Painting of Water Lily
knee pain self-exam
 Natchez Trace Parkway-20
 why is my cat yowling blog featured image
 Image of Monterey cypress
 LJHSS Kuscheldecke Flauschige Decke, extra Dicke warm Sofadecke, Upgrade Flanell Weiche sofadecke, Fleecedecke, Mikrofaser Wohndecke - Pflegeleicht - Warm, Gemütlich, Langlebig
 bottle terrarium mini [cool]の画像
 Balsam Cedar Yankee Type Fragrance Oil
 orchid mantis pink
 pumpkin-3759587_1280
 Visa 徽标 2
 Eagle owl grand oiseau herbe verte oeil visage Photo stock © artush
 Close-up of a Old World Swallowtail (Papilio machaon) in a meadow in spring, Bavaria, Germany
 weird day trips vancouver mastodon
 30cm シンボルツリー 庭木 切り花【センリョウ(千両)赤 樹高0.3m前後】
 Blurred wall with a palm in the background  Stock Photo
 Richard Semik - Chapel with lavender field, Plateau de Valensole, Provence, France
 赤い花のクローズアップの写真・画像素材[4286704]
------------------------
After going through the entries, say how many lines contain the string "with". Nothing else belongs in the reply.

2